Here’s a story which illustrates how harmful it can be to have this problem during a crisis. When my son was a baby, a fire broke out in my dining room. At the time we were living in a 2 bedroom condominium and the washer/dryer set was situated off the side of the dining room. In a small nook. I was sitting with my son across the kitchen in the family room. I could see the fire straight ahead. I realized it was coming from the cord plugging the washing machine into the wall, so I called 911. But at the same time I was having trouble collecting myself in order to leave the apartment. I kept thinking about what would happen if I left without my scarf on. I was in my pajamas and uncovered. And I thought something bad would happen if I left. Not in a religious sense at all, but in some other ominous way. It consumed me and I ended up literally turning in circles deciding what to do. I ran back and forth between my bedroom and the front door, filled with indecision.

I ended up unplugging the washing machine, on instinct, and the fire burned itself out. Later when telling the story to someone, she gasped. “You’d leave the house uncovered in that case!! She shouted. Of course I know that. It’s obvious. But that’s the problem with intrusive thoughts. You can’t just decide to shut them off. Even when faced with danger.

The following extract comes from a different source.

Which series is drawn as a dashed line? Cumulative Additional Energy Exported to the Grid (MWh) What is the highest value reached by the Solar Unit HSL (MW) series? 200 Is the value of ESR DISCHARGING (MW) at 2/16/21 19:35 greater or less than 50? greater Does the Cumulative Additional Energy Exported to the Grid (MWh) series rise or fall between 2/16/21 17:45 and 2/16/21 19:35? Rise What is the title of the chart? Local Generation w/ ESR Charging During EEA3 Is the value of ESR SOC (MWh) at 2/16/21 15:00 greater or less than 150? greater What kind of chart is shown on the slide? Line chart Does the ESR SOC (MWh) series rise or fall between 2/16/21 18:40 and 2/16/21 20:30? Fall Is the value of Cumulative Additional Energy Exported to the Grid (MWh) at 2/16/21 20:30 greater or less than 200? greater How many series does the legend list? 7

Fast forward to today. I’m so pleased that I’ve finally learned to take control of my OCD and begun living again. Even though what I’m describing doesn’t sound functional, it’s heartening to know that things used to be so much worse before I sought treatment. Now when those thoughts come, I can challenge them. And of course medication helps a great deal. Even when faced with symptoms I can’t quite manage, the time it takes me to recover and move on is much less. For instance, instead of spending hours correcting my social media numbers, I may spend only a few minutes. And when harmful thoughts come, I don’t take as long to ignore them. This is my life with OCD. A glimpse of it anyway. But it’s no longer my life ruled by OCD. And that makes me happy.